Passage given:
The dog needs exercise, no matter what season. Winter hiking is great with poles and Yaktrax or snowshoes. I just use GoreTex running shoes for most of these. It is nice to take time for things in places where bikes aren't allowed, like these ruins in SE Utah.





Backcountry touring is amazing and a great work out. I splitboard, some of my friends ski. We had an all MTBr group yesterday. Here, Mr. Welcorn drops in to the legendary Utah steep and deep on New Year's Day:


We also skate ski as the conditions allow. That sh*t is just painful. Heh. I am a terrible skate skier.

Winter is also a great time to accomplish time-heavy things I can't do in summer. This November, I completed my Wilderness First Responder training, and feel like is is something that I should have done long ago. It took a week, but it was SO SO SO worth it. I think I will probably post about it in depth later on Passion...

Written instruction 1: Put the rows from the line with "How far in space" up to and including the line with "swimming duck at [x1=630, y1=257, x2=796, y2=340] <" into a two-column CSV with the columns input and output. Use one CSV line per row, holding its text and its answer, each in a single quoted field with line breaks changed to spaces.

Data shown:
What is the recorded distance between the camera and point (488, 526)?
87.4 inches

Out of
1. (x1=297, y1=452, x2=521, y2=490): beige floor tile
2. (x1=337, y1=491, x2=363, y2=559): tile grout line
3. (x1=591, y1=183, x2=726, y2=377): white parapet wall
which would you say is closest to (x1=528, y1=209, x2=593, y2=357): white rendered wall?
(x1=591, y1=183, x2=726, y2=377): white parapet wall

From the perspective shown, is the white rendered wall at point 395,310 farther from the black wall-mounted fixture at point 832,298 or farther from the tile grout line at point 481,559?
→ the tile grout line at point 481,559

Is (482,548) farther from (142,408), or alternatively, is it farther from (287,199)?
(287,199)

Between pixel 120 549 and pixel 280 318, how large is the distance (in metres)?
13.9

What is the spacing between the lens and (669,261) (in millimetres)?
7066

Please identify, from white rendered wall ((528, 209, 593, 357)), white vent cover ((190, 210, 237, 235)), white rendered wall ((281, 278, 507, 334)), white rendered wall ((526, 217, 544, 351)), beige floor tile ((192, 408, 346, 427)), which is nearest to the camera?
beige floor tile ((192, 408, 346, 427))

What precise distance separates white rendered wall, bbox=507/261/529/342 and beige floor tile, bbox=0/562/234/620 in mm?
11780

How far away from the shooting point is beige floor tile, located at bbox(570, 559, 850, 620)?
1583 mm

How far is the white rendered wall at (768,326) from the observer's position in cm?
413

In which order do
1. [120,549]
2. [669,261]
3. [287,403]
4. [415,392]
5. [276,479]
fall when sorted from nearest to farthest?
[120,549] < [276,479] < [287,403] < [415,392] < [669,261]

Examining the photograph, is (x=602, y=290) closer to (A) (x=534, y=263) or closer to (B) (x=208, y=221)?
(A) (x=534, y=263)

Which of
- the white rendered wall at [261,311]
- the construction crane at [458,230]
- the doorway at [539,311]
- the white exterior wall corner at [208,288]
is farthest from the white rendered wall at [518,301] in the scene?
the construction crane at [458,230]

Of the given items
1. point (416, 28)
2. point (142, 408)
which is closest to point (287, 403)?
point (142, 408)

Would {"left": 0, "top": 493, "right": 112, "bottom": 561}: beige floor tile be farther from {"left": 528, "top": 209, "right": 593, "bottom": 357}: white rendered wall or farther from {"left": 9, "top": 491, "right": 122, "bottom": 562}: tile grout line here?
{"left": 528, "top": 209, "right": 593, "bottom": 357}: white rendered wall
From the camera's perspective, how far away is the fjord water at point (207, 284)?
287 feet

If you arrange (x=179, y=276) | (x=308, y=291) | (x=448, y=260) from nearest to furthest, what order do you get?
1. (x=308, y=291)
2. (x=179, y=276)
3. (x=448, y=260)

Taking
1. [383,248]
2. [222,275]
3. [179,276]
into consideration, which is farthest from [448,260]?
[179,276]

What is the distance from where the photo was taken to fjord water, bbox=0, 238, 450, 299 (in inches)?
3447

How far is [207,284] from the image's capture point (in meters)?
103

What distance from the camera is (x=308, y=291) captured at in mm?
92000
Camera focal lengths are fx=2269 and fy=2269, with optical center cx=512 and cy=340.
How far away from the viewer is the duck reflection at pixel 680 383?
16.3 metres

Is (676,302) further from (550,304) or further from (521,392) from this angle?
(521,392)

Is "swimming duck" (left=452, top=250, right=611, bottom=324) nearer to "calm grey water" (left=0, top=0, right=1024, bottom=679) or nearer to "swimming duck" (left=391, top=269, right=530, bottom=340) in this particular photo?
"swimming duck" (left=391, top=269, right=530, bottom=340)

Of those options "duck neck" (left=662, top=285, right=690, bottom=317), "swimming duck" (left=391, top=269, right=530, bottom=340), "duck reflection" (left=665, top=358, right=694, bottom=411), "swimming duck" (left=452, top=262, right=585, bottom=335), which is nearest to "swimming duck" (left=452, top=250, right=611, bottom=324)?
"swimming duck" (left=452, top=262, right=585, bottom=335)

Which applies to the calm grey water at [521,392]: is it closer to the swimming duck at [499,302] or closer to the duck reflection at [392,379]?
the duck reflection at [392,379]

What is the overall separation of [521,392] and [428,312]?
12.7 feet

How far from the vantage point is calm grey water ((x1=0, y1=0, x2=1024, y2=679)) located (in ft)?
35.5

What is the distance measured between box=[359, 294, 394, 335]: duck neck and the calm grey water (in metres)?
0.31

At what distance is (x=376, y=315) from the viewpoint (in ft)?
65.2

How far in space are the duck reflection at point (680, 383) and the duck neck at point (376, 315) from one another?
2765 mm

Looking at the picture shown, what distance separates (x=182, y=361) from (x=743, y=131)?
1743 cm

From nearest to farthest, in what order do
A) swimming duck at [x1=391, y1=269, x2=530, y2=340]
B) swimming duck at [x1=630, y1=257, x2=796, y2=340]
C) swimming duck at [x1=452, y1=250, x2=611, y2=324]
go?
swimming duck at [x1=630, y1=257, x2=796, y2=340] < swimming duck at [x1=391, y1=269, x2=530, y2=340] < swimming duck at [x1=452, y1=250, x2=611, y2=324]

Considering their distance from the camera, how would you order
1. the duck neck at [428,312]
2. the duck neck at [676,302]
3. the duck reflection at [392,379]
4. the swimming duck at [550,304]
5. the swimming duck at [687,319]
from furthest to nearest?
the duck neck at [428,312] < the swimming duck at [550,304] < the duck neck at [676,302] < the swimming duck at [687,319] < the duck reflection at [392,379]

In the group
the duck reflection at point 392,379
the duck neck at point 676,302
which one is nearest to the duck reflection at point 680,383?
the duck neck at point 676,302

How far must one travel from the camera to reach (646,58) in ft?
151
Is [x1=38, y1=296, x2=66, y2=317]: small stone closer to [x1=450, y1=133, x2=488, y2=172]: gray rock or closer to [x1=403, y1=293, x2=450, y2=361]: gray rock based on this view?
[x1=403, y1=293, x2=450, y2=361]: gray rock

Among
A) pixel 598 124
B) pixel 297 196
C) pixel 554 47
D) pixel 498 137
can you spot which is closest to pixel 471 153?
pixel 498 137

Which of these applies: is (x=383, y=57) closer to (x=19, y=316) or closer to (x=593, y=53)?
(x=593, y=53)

Written instruction 2: Write what comes next in the post about winter outdoor activities, starting after its last sentence.

Expected output 1:
input,output
"How far in space are the duck reflection at point (680, 383) and the duck neck at point (376, 315) from one another?","2765 mm"
"Looking at the picture shown, what distance separates (x=182, y=361) from (x=743, y=131)?","1743 cm"
"From nearest to farthest, in what order do A) swimming duck at [x1=391, y1=269, x2=530, y2=340] B) swimming duck at [x1=630, y1=257, x2=796, y2=340] C) swimming duck at [x1=452, y1=250, x2=611, y2=324] go?","swimming duck at [x1=630, y1=257, x2=796, y2=340] < swimming duck at [x1=391, y1=269, x2=530, y2=340] < swimming duck at [x1=452, y1=250, x2=611, y2=324]"

Expected output 2:
Cheers,
C


----------



## petey15 (Sep 1, 2006)

^ Wow - breathtaking scenery, chuky! It looks like you've found plenty to keep you busy - thanks for sharing! I am going to have to look up split boarding. I've never heard of it before. mtbxplorer turned me onto those Marquette backcountry skis, which led me to something similar - the Altai Hok ski. I'm busy researching these as I think they would be a lot of fun on the trails I normally bike on - and as she suggested, pack them down a bit for a potential ride. 
The Hok - Altai Skis


----------



## kinsler (Sep 13, 2011)

I live in the desert so fortunately that means comfortable temps with less crowded trails, but I still love winter fun...
Here's a few pics from a 2+ week excursion to Jackson with my splitboarding boyfriend.
The last 2 pics are some unexpected snow riding here in the desert surrounding El Paso!


----------



## petey15 (Sep 1, 2006)

Just checked out what this splitboarding thing is. Very interesting. I've never seen or heard of it before this forum. All my friends either xc, alpine, or teleski. I'm jealous of all the powder and trails you have out west!


----------



## mtbeagle (Jan 23, 2009)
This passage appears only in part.